Root can’t break the operating system. “Just ship images everywhere.
Sudo pip install everything. “You don’t need virtualenv,
you don’t need wheels. “Everything can just run
in one big container.” Containers do improve
this situation somewhat, and there’s less
that you can break. They certainly make it
harder to make mistakes. But, fundamentally,
the same general rules hold because, fundamentally,
the thing you’re running in the container
is a Linux distribution. Instead of “you don’t want
to have build tools installed “on your production host,”
it’s “you don’t want to have “build tools installed
in your service containers.” And instead of
“you don’t want to use sudo pip “to break your operating system,”

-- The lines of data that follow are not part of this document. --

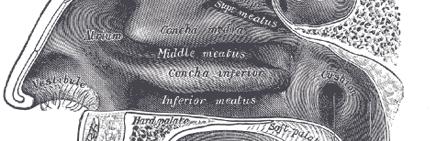 Qué es una Rinoseptoplastia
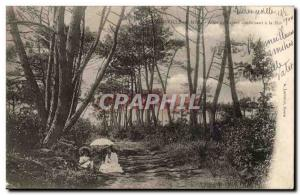 Varengevilles Old Postcard Allee trees leading to the sea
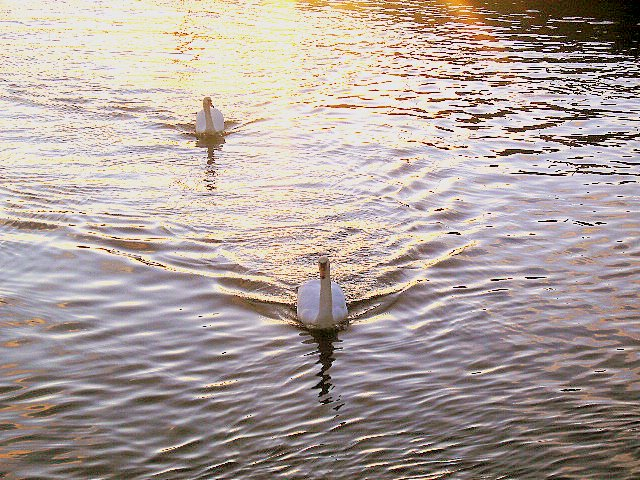 Swans in the Sunbeams on the River Lossie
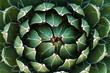 Leinwanddruck Bild - Beautiful close-up of a flowering Green Victoria Agave Cactus.
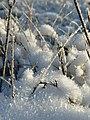 Фото путешествия по Беларуси 523.jpg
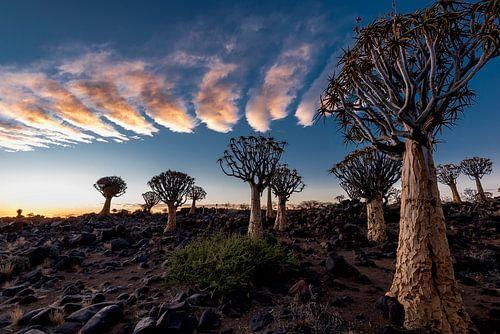 Kokerbomen (Quiver Tree Forest) von Jeroen Kleverwal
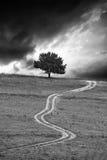 Paesaggio verticale di Bw fotografia stock libera da diritti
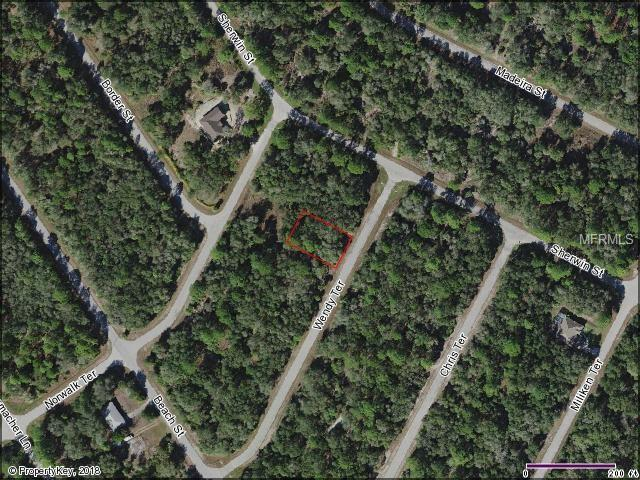 1235 Wendy Terrace, Port Charlotte, FL 33953 (MLS #A4400096) :: KELLER WILLIAMS CLASSIC VI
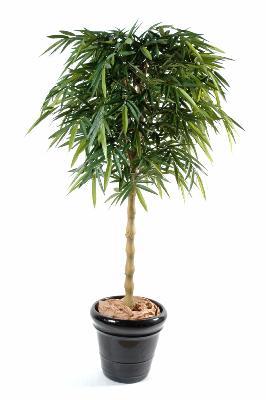 bambou artificiel new bouddha plante synth tique d 39 int rieur h 180 cm vert. Black Bedroom Furniture Sets. Home Design Ideas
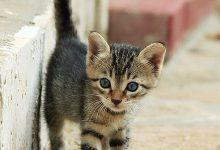 cat species bilder 220x150 - cat species bilder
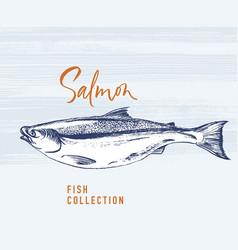 Salmon fish brush for logo vector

it’s “you don’t want to use “sudo pip to break your base image.” This last point bears repeating, I think. Debian and Red Hat are fantastically
complex engineering projects integrating billions
of lines of C code. For example, you can just
apt install libavcodec, or yum install ffmpeg.
Writing a working build system for one of those things
is a PhD thesis. They integrate thousands
of Python packages simultaneously into one working environment.
They don’t always tell you whether their tools
use Python or not. And so, you might
want to docker exec some tools inside a container.
They might be written in Python. If you sudo pip installed
your application in there, now it’s all broken.
You can’t use any of those tools. So even in containers,
isolate your application code from the system’s Python tooling,
or build all of your containers using from scratch without
the benefit of apt or yum. And if you do the latter,
that may help you appreciate all that stuff I just said
about being hard. So far the story is pretty good.
We can build software repeatably, we can ship it to production,
and we can assemble it into a working system
on the deployment host without any build tools
except for pip. However, you’ll notice
that I’ve been talking almost exclusively
about server-side developers. So, in this section,
hopefully I’ve covered all the best practices
for server-side deployment. As we turn our eye to shipping
Python software to end users, though, this is where things
begin to fall apart. In this segment, I’m going to tell you
about the sometimes rocky road to deploying to end user
devices in Python. The problem begins
with the caveat I gave at the end of the last section,
“except for pip,” because pip itself
is a tool written in Python, which means that if you just upload
your software to PyPI for end users, you have to tell your users
to get a working Python and a working pip
before they can install anything. Many projects tell their end users
to pip install various things, so this is a common anti-pattern.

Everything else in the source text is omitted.